EV Disruption would result in massive job losses in SA.

The world’s largest EV manufacture Tesla has accused the South African Government of protectionist practises with their high tariffs on imported electric vehicles. Tesla CEO Elon Musk this week stated that Tesla has not launched in South Africa because the government keeps import duties high to protect the local manufacturing industry.

Responding to questions on X (formerly Twitter), Musk decried  the high import taxes, indicating that it would not make business sense to trade in South Africa, which does not make electric vehicles.
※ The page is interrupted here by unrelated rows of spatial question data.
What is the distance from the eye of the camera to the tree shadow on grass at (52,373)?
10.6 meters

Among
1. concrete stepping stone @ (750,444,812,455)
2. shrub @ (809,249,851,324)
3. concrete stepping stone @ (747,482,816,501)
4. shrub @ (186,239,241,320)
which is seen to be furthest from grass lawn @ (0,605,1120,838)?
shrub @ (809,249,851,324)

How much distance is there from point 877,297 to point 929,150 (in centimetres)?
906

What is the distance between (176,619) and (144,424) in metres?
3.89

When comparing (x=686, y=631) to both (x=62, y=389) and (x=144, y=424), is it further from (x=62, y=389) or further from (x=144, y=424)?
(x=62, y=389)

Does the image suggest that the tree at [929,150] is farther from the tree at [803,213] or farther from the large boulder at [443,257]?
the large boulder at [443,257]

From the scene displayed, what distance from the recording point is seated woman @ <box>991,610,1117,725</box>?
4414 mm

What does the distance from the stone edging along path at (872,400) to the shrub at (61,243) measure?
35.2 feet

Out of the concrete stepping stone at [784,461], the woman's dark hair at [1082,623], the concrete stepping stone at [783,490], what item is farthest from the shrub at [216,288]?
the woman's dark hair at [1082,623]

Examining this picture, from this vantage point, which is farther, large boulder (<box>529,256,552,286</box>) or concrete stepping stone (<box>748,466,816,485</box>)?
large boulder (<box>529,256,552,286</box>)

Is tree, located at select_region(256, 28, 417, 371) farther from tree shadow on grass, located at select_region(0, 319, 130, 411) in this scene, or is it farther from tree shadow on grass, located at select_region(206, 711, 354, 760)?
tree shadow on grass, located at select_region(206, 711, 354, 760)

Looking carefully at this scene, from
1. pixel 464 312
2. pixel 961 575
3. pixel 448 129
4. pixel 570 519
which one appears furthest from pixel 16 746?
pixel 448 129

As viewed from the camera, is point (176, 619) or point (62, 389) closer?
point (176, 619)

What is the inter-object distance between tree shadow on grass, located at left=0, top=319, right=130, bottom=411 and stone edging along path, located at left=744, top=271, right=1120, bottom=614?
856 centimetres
While the Government’s Just Energy Transition has identified decarbonisation of the transport sector as essential in mitigating carbon emissions in South Africa, the Department of Trade and Industry has stated in the 2023 White Paper on EVs, that the EV transition poses a potential existential crisis to the automotive production industry, with South Africa’s vast automotive value chain still deeply entrenched in producing internal combustion vehicles and components for the domestic market and export.

According to the National Association of Automobile Manufacturers of South Africa (NAAMSA), the sector employs half a million people across the value chain and contributes 4.3% of SA’s GDP and 17.3% of manufacturing output. About 21 firms that produce passenger and commercial automobiles employ 30,250 workers. The component sector employs around 80,000 people. The majority of employees are members of the National Automobile and Allied Workers’ Union (NAAWU), which has since become connected with the National Union of Metalworkers of South Africa (NUMSA). NUMSA is South Africa’s largest trade union with almost 350 000 members and has had a firm grip on the automotive industry for years.

While the ruling party has historically maintained a close relationship with trade unions, the government has found it challenging to implement reforms that affect the working class, which has been the largest voting demographic since the dawn of democracy. The automotive value chain for internal combustion engine (ICE) vehicles is a significant manufacturing sector in the country, with participation from small and medium enterprises in local communities, engaging in activities such as repairs, parts refurbishment, and contributing to local economies through services like car washes.

However, the era of ICE vehicles is approaching its end globally. Markets for carbon-emitting vehicles are gradually contracting, as evidenced by the UK’s decision to reverse its plan to advance the ban on new ICE vehicles by 5 years, aligning with the European Union’s 2035 deadline. By the end of 2024, the UK has mandated that 22% of all new vehicle sales must be electric by the next year, increasing to 25% in 2025, 80% by 2030, and reaching 100% by 2035. Despite this global shift, while EV assembly and manufacturing take place in South Africa, the completed products are predominantly intended for the export market rather than for domestic consumption. Europe has continued to dominate and accounted for 72.7% of light vehicles exported from South Africa in 2022, thanks largely to both Germany and France reflecting major year-on-year increases

The mega-development hub in Rosslyn currently houses plants for  BMW, Nissan, Iveco and Tata.

The cost of EVs in South Africa remains relatively high, with the cheapest option priced at around R700,000 (GWM Ora Cat, priced from R686,950).

Editorial by Fulufhelo Lloyd Nedohe: The prevailing investment patterns in ICE, along with the government’s limited proactive reforms related to incentives and trade tariffs, indicate a policy crisis in the government’s strategy for developing the EV value chain.